TASK DATA:
──────────────────────────────

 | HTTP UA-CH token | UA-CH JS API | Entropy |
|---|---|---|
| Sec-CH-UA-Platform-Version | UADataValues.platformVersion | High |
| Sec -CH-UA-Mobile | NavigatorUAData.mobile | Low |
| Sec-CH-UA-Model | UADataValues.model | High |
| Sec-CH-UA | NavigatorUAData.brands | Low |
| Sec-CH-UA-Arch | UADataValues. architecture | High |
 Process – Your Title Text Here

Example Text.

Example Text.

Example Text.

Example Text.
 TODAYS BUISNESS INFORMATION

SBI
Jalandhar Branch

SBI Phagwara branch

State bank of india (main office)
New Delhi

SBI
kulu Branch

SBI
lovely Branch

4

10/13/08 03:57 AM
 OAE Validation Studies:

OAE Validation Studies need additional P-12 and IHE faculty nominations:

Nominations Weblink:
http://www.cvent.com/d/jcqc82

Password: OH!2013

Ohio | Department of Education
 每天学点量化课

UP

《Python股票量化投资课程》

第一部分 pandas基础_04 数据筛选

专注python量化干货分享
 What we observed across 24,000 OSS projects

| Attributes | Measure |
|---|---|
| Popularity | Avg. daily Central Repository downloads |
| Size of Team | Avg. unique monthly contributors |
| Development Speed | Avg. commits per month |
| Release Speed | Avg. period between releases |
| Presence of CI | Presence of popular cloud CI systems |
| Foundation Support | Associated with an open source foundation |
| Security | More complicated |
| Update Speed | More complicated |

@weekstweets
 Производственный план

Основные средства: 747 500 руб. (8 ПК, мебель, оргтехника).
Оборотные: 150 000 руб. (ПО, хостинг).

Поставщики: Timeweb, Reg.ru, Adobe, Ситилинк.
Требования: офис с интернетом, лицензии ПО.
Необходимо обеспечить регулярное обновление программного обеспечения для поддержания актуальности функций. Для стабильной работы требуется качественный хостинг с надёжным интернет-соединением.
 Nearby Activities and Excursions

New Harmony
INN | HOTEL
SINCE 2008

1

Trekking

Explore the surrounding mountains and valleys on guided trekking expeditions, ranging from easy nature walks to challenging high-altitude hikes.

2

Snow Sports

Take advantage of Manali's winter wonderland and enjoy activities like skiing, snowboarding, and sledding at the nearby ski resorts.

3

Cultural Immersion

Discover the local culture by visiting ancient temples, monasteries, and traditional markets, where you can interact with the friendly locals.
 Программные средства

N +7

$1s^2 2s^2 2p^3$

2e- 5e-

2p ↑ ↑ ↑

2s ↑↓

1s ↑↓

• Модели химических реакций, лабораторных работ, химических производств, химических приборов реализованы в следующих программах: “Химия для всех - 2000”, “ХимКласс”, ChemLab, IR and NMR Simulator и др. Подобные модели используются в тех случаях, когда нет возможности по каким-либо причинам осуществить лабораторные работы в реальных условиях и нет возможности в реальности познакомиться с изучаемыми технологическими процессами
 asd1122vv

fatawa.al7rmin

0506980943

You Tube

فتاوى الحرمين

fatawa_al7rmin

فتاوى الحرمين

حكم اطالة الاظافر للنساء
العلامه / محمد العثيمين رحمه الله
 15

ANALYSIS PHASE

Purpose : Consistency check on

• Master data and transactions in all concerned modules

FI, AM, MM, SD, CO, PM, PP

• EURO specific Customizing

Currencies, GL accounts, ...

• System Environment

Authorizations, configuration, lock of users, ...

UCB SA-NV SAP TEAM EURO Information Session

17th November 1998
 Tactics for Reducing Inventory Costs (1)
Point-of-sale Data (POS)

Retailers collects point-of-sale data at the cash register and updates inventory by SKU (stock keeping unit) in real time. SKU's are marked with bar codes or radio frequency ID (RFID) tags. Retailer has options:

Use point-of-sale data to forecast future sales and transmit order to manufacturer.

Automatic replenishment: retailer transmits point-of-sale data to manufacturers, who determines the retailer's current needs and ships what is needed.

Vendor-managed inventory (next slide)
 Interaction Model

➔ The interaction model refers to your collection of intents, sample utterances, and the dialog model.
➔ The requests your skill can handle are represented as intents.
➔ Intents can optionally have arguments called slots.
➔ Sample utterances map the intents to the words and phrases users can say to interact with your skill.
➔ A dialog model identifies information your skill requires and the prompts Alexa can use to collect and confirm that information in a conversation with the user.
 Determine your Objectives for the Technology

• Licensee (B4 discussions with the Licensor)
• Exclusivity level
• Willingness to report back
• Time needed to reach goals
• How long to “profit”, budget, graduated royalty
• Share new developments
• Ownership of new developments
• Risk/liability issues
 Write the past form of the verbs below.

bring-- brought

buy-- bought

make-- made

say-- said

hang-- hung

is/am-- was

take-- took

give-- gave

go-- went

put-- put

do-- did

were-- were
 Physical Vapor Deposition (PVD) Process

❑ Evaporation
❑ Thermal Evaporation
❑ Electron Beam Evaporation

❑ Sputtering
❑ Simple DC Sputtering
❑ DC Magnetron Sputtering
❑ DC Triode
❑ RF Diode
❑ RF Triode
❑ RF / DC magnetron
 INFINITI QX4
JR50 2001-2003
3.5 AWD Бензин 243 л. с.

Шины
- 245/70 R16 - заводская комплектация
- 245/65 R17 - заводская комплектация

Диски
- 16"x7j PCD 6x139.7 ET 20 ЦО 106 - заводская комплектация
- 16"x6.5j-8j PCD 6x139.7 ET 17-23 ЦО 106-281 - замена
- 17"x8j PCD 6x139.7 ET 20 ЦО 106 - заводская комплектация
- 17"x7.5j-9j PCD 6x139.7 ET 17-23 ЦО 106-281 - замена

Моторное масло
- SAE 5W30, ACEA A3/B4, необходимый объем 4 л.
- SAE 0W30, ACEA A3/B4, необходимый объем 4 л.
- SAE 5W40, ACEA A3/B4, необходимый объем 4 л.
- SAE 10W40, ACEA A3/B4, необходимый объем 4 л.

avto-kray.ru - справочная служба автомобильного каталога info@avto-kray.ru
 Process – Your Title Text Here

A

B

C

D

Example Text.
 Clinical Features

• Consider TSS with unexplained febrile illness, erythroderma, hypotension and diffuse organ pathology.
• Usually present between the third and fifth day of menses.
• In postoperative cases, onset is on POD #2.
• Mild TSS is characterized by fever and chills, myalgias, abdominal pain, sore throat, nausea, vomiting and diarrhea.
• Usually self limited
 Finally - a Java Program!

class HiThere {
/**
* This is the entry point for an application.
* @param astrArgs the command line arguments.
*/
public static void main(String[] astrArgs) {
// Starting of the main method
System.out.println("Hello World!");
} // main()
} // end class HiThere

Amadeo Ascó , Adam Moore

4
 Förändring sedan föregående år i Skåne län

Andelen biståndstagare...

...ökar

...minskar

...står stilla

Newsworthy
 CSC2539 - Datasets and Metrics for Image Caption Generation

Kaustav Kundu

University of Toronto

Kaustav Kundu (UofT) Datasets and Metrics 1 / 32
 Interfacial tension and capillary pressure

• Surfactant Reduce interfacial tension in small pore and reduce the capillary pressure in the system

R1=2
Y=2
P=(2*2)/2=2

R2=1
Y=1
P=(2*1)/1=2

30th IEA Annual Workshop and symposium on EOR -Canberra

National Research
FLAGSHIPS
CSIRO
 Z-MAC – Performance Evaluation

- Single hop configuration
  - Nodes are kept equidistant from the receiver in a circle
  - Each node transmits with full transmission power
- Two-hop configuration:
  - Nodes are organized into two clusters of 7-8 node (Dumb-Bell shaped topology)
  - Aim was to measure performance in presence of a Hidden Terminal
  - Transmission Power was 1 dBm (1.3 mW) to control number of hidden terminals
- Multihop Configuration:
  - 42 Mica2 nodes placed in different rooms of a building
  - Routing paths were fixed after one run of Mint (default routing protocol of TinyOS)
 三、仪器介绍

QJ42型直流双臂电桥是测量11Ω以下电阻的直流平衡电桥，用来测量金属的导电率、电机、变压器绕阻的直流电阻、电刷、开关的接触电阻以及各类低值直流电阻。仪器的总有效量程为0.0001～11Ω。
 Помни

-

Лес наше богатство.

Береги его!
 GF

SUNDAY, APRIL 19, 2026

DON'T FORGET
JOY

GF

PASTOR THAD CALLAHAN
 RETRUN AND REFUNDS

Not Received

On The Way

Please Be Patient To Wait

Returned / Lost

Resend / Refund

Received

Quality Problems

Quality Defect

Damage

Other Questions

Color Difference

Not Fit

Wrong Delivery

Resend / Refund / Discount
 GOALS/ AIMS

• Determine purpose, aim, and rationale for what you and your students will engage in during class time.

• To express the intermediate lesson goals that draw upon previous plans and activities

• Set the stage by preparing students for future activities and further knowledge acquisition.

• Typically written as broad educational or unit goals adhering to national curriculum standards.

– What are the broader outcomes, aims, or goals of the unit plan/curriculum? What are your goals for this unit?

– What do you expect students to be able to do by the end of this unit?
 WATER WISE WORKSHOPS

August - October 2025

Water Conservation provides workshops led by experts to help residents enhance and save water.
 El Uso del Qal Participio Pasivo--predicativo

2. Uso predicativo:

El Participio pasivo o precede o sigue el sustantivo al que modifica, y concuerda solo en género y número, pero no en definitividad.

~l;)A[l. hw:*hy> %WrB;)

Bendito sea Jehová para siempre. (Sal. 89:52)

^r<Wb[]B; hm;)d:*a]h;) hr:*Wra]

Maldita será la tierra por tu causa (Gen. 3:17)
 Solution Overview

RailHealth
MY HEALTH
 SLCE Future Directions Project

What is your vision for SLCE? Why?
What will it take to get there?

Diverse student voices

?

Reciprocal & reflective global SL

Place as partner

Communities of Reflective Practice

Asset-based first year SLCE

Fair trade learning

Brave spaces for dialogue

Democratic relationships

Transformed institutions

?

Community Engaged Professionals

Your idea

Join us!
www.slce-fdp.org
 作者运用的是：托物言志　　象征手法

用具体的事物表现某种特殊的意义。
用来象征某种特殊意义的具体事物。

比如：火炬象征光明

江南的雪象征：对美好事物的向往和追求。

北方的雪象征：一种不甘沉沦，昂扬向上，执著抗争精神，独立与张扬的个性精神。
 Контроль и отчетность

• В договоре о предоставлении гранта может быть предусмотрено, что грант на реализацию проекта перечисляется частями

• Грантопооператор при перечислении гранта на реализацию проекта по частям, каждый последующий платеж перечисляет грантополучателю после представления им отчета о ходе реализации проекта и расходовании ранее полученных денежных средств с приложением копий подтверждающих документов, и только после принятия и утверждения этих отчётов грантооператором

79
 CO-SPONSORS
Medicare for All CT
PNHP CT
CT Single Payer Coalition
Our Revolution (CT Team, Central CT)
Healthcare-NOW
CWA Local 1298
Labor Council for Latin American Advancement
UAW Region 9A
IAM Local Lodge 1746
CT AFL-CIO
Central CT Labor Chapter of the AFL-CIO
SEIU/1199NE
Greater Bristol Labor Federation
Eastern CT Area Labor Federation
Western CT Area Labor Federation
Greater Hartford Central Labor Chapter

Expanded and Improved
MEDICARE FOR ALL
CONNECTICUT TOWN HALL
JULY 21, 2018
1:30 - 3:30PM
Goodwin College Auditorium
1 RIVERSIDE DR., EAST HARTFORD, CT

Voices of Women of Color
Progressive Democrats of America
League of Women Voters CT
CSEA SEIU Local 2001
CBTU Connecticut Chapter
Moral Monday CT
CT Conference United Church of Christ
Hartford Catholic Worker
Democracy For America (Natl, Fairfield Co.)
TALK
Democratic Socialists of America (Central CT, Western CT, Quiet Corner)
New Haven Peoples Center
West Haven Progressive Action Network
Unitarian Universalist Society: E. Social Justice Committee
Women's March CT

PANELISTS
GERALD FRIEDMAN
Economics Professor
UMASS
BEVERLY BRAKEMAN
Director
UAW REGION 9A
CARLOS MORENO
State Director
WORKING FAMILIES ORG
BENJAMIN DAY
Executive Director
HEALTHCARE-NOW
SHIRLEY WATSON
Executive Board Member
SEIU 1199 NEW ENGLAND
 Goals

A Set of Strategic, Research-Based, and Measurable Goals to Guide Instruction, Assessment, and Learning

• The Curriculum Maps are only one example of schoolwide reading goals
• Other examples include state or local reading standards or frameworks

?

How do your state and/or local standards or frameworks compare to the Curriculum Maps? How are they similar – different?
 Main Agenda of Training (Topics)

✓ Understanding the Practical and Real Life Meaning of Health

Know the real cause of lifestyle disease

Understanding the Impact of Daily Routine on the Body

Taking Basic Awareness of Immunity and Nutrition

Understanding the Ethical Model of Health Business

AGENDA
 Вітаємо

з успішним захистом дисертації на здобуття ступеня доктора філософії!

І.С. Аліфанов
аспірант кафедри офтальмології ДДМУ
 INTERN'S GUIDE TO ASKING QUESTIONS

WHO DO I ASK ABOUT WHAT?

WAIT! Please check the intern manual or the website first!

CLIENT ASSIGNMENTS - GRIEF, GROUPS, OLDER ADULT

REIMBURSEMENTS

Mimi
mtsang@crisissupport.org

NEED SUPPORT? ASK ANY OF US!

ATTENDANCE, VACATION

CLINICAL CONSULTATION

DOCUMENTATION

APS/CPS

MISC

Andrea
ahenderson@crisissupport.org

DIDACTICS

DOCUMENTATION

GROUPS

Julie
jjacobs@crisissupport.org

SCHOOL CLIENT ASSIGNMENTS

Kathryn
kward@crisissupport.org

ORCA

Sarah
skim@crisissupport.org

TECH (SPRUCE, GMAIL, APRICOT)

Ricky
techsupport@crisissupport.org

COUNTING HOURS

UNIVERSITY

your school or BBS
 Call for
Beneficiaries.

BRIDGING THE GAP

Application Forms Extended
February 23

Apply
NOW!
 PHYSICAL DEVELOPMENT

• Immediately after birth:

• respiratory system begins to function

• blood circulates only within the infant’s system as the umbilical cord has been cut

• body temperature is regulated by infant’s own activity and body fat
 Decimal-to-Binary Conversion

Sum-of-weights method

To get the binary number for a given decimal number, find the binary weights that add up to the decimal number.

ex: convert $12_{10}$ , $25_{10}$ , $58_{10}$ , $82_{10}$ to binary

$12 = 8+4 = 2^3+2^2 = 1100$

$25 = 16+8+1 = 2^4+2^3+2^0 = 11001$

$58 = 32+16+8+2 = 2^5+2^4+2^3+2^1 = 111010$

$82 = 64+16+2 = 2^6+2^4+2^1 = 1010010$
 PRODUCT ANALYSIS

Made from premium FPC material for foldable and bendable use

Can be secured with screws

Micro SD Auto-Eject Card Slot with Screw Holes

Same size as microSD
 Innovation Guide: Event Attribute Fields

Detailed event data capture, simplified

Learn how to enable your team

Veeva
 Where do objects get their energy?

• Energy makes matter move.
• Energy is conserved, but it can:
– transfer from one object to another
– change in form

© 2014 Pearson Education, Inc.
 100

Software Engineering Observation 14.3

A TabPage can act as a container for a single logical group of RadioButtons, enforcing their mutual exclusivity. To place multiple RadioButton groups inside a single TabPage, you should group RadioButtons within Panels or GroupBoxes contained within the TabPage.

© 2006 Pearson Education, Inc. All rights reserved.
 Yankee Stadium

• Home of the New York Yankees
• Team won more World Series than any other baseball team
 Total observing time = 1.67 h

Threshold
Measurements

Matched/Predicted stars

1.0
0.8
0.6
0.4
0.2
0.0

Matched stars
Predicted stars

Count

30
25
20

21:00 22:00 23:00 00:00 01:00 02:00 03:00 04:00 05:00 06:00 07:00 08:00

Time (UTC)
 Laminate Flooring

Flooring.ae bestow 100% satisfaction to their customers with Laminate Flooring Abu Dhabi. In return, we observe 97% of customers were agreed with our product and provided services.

──────────────────────────────

TASK BRIEF: Please copy each line of the entries in which the word "комплектация" shows up.

FINAL ANSWER:
- 245/70 R16 - заводская комплектация
- 245/65 R17 - заводская комплектация
- 16"x7j PCD 6x139.7 ET 20 ЦО 106 - заводская комплектация
- 17"x8j PCD 6x139.7 ET 20 ЦО 106 - заводская комплектация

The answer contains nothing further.